I want to retrieve results which match tokens (edgeNGramed). It works as expected for tokens which do not share prefixed. But for tokens which are sharing prefixes, Solr doesn't work as expected. Eg: if the indexed term is bird box
and query is bird b
, solr will return results which only has bird
and maybe with tokens bird box
following it (Since our index is huge, I haven't verified it yet)
Query Construction
titlePhrasalFielName:"bird b"~2
Solr Version - 7.7.1
Link to Analyzer Chain's Response
Here is my analyzer chain.
<fieldType name="payloadPhrasal" class="solr.TextField">
<analyzer type="index">
<tokenizer class="solr.WhitespaceTokenizerFactory"/>
<filter class="solr.LowerCaseFilterFactory"/>
<filter class="solr.SynonymFilterFactory" synonyms="synonyms_payload.txt" ignoreCase="true" expand="true"/>
<filter class="solr.EdgeNGramFilterFactory" minGramSize="1" maxGramSize="30"/>
</analyzer>
<analyzer type="query">
<tokenizer class="solr.WhitespaceTokenizerFactory"/>
<filter class="solr.LowerCaseFilterFactory"/>
</analyzer>
<similarity class="com.apple.its.uss.solrcomponents.PayloadSimilarity"/>
</fieldType>
Any thoughts on how to make sure content with bird box
gets recalled with bird b
before any other content which only has bird
.?
Note
- Already seen stackoverflow question to index token in different field, we do not want to follow that approach and index can grow too huge and we token length can be literally anything.
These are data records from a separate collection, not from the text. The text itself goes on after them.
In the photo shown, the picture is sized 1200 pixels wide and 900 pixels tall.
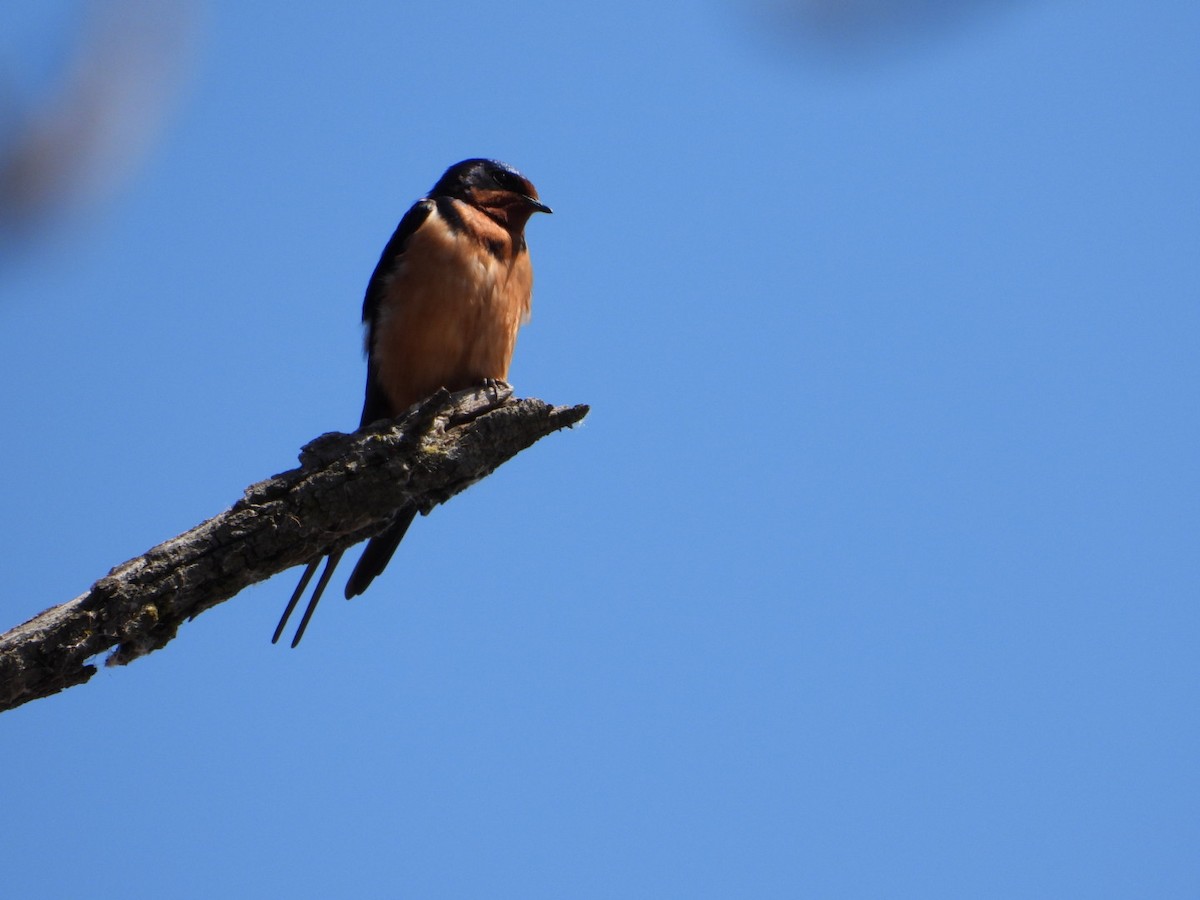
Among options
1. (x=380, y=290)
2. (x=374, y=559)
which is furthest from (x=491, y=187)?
(x=374, y=559)

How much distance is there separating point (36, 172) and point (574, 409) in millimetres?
4445

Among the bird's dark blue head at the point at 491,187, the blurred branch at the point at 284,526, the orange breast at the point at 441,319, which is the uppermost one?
the bird's dark blue head at the point at 491,187

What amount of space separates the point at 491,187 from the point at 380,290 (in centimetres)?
129

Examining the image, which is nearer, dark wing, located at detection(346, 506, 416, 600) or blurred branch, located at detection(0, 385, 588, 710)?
blurred branch, located at detection(0, 385, 588, 710)

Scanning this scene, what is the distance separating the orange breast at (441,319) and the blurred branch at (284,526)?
114 cm

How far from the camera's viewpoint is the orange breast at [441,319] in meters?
7.71

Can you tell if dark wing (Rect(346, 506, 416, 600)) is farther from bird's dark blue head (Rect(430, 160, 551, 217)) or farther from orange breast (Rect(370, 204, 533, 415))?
bird's dark blue head (Rect(430, 160, 551, 217))

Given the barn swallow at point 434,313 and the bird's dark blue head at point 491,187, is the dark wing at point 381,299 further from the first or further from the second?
the bird's dark blue head at point 491,187

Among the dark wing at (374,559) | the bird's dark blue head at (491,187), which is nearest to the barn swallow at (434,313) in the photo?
the dark wing at (374,559)

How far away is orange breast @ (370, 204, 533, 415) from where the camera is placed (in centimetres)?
771

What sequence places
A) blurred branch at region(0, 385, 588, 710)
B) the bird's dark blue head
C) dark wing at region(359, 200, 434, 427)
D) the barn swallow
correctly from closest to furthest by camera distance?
blurred branch at region(0, 385, 588, 710), the barn swallow, dark wing at region(359, 200, 434, 427), the bird's dark blue head

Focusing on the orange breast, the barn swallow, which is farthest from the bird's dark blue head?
the orange breast

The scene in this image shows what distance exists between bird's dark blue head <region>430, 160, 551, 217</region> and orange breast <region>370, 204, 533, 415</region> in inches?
31.6

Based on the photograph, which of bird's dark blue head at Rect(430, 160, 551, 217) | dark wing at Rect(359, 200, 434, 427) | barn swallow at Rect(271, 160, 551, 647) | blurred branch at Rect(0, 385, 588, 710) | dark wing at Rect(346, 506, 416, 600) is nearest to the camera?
blurred branch at Rect(0, 385, 588, 710)
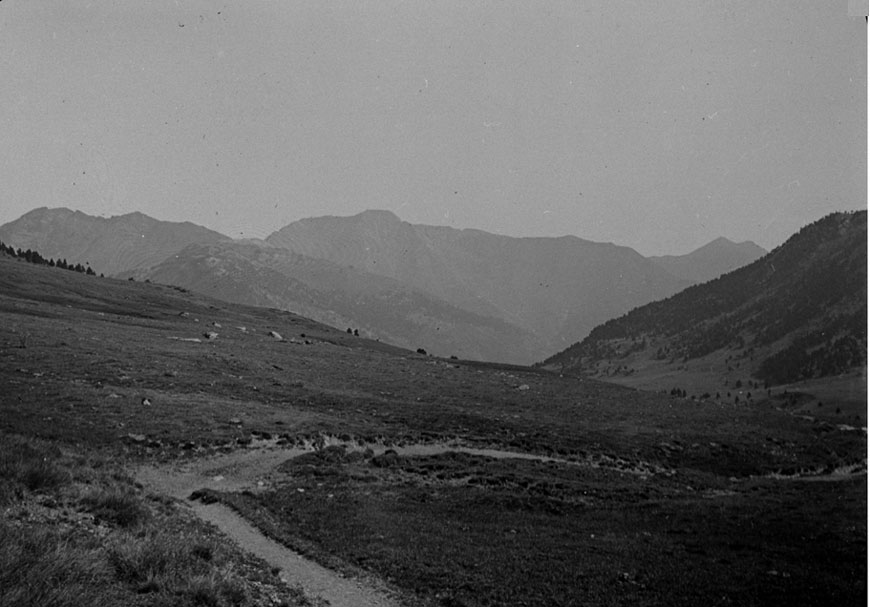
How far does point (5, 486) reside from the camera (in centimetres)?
1331

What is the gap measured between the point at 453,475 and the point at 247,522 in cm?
1251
- We just moved from Solr 4.10 to Solr 7.7.1, the behaviour is same in both versions. Haven't explored Solr 8 for this use case.
- Do not want to store all the prefixes (space squashed) in a multivalued field. eg:
b
,bi
,bir
,bird
,birdb
,birdbo
&birdbox
as this results in over recall for some very common use cases. Meaning it breaks more cases than it actually solves.